> **Directive**:
Only the lines from the line containing "What is the distance measured" to the end of the entries should be repeated, exactly as they appear.

※ ※ ※

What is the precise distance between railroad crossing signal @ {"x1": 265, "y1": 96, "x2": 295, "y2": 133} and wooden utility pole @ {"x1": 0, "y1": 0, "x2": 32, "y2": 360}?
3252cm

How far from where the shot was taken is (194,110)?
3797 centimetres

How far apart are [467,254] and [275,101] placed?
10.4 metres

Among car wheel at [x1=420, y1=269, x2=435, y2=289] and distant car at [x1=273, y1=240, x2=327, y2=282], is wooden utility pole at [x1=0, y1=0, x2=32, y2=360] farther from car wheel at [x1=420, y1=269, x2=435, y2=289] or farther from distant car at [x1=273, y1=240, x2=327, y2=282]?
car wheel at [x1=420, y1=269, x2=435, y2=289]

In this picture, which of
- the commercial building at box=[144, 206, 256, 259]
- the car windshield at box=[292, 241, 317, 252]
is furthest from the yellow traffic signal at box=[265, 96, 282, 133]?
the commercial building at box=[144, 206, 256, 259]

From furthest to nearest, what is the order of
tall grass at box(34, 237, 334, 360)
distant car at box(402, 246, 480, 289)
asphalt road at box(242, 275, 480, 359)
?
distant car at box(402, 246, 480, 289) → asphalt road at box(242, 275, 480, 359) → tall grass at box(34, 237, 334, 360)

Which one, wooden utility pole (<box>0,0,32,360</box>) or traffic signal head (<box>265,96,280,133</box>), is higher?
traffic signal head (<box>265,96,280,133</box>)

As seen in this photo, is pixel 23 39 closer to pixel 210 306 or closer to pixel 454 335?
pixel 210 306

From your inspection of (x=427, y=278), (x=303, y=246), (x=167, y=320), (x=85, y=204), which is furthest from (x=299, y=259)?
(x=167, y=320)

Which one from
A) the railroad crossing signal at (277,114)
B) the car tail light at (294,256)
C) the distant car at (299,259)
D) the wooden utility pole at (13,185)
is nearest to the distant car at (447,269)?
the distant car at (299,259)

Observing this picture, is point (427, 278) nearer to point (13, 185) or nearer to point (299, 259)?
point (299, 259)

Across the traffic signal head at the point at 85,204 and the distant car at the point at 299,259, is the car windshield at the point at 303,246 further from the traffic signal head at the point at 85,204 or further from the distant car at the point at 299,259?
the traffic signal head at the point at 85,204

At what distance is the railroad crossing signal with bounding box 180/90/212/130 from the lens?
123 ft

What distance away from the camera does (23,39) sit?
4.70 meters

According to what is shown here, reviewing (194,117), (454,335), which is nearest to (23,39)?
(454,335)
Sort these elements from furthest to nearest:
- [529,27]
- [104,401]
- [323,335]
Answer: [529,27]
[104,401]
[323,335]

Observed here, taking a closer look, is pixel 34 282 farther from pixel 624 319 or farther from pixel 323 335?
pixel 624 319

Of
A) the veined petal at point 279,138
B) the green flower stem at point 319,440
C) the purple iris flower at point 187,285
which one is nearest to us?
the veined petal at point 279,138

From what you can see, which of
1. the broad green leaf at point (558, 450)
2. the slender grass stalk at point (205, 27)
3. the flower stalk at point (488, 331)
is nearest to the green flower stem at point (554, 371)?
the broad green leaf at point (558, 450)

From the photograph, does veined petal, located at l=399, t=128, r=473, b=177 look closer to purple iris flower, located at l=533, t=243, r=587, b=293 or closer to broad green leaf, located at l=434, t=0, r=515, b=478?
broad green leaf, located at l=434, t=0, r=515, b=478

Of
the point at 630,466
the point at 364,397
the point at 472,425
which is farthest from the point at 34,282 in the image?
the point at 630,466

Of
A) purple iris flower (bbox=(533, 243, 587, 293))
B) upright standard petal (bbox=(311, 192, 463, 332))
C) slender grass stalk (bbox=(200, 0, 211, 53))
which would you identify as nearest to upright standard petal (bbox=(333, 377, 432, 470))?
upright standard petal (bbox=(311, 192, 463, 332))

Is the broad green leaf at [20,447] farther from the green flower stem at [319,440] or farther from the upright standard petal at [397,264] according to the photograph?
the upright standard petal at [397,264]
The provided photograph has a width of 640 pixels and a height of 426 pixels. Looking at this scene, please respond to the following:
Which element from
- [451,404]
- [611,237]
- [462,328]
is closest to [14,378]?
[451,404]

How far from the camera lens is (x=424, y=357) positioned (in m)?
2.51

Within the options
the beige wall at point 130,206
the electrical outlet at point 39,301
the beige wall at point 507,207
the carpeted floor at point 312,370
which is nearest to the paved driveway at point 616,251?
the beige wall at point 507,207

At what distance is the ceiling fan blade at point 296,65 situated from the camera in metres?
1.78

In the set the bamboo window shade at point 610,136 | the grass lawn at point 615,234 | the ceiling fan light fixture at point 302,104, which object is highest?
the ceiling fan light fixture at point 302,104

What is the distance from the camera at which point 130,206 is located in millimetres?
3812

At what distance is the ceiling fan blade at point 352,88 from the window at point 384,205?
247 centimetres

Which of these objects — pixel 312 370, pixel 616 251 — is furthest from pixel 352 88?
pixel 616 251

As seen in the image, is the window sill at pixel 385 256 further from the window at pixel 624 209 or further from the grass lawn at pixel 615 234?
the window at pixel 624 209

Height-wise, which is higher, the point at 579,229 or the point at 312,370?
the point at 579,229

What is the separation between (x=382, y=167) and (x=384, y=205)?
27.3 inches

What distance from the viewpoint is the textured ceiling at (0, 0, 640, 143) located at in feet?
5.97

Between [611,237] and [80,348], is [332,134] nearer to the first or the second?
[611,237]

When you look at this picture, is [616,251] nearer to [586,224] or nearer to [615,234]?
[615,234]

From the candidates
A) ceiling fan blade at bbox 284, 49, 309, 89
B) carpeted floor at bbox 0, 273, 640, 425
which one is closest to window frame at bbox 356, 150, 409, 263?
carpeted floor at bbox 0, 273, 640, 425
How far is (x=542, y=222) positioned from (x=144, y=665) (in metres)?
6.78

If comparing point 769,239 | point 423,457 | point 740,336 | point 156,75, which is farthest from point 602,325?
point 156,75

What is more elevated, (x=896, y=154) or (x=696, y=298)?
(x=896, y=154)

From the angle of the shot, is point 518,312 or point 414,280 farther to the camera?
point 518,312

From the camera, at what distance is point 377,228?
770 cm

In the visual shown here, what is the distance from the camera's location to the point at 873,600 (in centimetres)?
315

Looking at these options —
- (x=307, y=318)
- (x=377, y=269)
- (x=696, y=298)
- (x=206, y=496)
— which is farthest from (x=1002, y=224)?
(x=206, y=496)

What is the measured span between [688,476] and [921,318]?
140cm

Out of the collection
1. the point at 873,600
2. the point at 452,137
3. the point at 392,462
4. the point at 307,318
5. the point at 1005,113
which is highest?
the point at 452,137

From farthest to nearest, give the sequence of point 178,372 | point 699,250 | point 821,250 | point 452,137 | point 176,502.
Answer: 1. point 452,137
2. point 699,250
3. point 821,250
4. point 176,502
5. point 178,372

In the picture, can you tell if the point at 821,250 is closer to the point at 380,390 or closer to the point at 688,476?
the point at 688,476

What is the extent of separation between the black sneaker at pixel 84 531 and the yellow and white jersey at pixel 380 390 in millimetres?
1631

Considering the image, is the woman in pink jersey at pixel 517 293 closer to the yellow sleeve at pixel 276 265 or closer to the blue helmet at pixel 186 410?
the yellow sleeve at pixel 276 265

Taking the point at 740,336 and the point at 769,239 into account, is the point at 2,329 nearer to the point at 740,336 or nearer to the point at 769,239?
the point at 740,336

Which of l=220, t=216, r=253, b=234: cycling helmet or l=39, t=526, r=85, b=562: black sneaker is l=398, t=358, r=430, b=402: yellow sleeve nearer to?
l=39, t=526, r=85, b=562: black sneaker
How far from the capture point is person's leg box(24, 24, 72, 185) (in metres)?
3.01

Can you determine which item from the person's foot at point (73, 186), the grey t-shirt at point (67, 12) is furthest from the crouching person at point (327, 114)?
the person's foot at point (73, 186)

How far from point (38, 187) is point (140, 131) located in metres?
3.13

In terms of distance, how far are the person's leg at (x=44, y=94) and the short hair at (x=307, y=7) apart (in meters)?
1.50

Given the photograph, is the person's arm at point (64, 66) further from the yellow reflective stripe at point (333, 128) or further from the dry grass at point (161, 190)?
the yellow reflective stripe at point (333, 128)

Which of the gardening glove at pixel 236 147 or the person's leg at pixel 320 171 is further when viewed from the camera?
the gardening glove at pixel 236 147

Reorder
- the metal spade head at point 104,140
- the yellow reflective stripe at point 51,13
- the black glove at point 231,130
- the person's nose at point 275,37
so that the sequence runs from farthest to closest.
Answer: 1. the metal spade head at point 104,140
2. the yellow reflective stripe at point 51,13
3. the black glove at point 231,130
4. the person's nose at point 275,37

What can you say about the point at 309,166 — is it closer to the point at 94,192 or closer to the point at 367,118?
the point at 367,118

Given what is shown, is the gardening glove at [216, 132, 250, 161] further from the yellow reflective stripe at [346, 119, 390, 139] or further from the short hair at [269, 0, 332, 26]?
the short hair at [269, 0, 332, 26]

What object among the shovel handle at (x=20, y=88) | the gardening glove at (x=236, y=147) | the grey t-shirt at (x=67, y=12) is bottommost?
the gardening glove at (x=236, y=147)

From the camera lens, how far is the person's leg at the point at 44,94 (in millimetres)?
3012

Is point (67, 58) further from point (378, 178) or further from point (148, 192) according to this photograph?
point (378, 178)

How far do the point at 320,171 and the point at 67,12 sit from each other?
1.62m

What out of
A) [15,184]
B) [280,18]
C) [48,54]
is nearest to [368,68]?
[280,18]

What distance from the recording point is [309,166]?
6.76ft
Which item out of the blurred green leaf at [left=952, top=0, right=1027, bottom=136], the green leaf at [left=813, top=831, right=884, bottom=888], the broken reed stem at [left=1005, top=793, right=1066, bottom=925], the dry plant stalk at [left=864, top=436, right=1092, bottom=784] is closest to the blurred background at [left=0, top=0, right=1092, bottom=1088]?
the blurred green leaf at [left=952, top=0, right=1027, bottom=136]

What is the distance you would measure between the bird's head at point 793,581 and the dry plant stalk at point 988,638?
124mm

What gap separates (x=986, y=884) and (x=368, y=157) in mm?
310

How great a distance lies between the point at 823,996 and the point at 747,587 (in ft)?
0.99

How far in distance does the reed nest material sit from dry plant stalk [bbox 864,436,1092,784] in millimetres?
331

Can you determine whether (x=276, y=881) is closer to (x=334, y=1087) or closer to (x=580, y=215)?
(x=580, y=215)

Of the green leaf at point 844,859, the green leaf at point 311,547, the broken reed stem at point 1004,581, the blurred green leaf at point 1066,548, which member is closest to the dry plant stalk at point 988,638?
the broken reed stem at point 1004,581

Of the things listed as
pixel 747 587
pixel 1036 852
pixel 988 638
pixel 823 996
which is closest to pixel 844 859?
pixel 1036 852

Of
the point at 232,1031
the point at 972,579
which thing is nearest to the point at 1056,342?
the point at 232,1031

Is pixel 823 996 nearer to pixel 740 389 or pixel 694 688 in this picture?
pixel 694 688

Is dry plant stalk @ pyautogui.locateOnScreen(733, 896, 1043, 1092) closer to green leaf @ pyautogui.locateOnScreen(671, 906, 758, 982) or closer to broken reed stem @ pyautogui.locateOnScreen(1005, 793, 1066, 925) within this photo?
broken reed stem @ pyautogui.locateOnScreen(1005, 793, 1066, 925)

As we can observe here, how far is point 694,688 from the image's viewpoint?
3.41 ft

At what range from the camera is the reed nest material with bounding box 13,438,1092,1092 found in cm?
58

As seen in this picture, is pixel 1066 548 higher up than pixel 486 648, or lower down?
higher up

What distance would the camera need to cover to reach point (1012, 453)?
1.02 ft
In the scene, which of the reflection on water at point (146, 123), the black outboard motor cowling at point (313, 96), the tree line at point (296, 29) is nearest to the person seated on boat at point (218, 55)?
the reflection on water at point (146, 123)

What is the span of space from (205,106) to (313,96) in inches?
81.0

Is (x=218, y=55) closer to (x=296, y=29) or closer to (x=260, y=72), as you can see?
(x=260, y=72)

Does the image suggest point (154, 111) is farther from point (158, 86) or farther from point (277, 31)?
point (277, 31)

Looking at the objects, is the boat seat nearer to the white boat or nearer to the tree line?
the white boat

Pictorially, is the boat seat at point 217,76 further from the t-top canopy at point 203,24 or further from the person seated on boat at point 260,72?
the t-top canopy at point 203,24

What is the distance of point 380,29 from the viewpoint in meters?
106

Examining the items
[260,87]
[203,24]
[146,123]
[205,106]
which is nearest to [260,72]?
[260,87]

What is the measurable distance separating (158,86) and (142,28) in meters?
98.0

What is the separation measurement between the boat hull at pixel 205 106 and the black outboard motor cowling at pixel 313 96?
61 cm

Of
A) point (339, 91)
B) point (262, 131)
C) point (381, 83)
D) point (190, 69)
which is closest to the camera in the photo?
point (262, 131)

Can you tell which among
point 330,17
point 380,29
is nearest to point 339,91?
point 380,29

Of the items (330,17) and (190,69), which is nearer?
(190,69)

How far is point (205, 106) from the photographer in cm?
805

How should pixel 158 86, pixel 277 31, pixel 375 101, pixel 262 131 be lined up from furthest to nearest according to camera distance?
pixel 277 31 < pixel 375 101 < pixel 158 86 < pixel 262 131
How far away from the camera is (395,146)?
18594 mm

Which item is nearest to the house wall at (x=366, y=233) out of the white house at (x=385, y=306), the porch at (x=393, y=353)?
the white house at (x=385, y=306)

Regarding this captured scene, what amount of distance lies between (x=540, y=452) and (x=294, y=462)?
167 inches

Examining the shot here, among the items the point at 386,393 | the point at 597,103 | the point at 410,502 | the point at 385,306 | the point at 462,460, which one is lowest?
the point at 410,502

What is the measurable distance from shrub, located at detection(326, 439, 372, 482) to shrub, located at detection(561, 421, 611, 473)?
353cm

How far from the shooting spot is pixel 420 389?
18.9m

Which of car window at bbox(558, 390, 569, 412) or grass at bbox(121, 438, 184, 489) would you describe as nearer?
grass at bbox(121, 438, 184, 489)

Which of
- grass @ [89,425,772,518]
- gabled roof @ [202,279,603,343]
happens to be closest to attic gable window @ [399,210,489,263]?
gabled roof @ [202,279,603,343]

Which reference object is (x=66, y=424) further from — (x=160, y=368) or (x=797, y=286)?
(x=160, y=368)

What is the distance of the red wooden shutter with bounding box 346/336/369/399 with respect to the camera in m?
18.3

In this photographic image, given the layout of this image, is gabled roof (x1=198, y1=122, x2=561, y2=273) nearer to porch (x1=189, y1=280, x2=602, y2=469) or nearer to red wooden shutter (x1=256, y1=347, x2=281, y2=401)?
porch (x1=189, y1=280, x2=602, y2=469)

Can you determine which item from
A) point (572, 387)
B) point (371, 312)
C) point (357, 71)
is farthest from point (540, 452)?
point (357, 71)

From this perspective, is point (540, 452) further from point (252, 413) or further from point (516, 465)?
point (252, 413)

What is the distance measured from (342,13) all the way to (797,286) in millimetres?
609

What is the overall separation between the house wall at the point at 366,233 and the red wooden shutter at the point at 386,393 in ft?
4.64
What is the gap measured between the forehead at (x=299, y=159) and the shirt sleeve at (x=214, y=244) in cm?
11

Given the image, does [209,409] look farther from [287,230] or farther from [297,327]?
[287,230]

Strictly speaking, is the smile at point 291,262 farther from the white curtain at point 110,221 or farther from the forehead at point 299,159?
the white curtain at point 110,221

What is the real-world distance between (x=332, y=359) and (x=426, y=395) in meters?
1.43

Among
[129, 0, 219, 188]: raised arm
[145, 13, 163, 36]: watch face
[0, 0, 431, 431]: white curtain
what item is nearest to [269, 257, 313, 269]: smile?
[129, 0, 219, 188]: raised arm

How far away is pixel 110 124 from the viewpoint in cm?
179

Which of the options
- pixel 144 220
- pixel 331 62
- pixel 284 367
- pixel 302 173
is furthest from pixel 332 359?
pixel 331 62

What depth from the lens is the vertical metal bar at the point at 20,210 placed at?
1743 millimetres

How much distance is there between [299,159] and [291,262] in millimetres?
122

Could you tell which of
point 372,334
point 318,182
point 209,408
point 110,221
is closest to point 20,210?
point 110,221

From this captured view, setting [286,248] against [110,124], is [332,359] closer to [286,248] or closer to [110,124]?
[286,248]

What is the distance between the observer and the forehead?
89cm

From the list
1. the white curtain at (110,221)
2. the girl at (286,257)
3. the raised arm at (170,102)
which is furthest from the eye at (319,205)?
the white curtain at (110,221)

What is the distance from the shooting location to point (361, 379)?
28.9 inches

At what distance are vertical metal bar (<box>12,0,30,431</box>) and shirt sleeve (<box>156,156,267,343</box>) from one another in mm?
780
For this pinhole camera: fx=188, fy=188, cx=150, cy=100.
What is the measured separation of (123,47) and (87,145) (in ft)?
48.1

※ ※ ※

> **Result**:
What is the distance measured from (342,13) all the way to (797,286) in millimetres?
609

What is the overall separation between the house wall at the point at 366,233 and the red wooden shutter at the point at 386,393 in ft?
4.64
What is the gap measured between the forehead at (x=299, y=159) and the shirt sleeve at (x=214, y=244) in cm?
11

Given the image, does [209,409] look farther from [287,230] or farther from [297,327]?
[287,230]

Strictly speaking, is the smile at point 291,262 farther from the white curtain at point 110,221 or farther from the forehead at point 299,159?
the white curtain at point 110,221

What is the real-world distance between (x=332, y=359) and (x=426, y=395) in meters?
1.43

Among
[129, 0, 219, 188]: raised arm
[145, 13, 163, 36]: watch face
[0, 0, 431, 431]: white curtain
what item is nearest to [269, 257, 313, 269]: smile?
[129, 0, 219, 188]: raised arm

How far away is pixel 110 124 from the viewpoint in cm?
179

Which of the options
- pixel 144 220
- pixel 331 62
- pixel 284 367
- pixel 302 173
is furthest from pixel 332 359?
pixel 331 62

What depth from the lens is the vertical metal bar at the point at 20,210 placed at?
1743 millimetres

How much distance is there between [299,159] and [291,262] in millimetres?
122

Could you tell which of
point 372,334
point 318,182
point 209,408
point 110,221
is closest to point 20,210?
point 110,221

From this captured view, setting [286,248] against [110,124], is [332,359] closer to [286,248] or closer to [110,124]?
[286,248]

What is the distance between the observer and the forehead?
89cm

From the list
1. the white curtain at (110,221)
2. the girl at (286,257)
3. the raised arm at (170,102)
which is furthest from the eye at (319,205)?
the white curtain at (110,221)

What is the distance from the shooting location to point (361, 379)?
28.9 inches

At what distance are vertical metal bar (<box>12,0,30,431</box>) and shirt sleeve (<box>156,156,267,343</box>) from one another in mm?
780
For this pinhole camera: fx=188, fy=188, cx=150, cy=100.
What is the measured separation of (123,47) and (87,145) (in ft)?
48.1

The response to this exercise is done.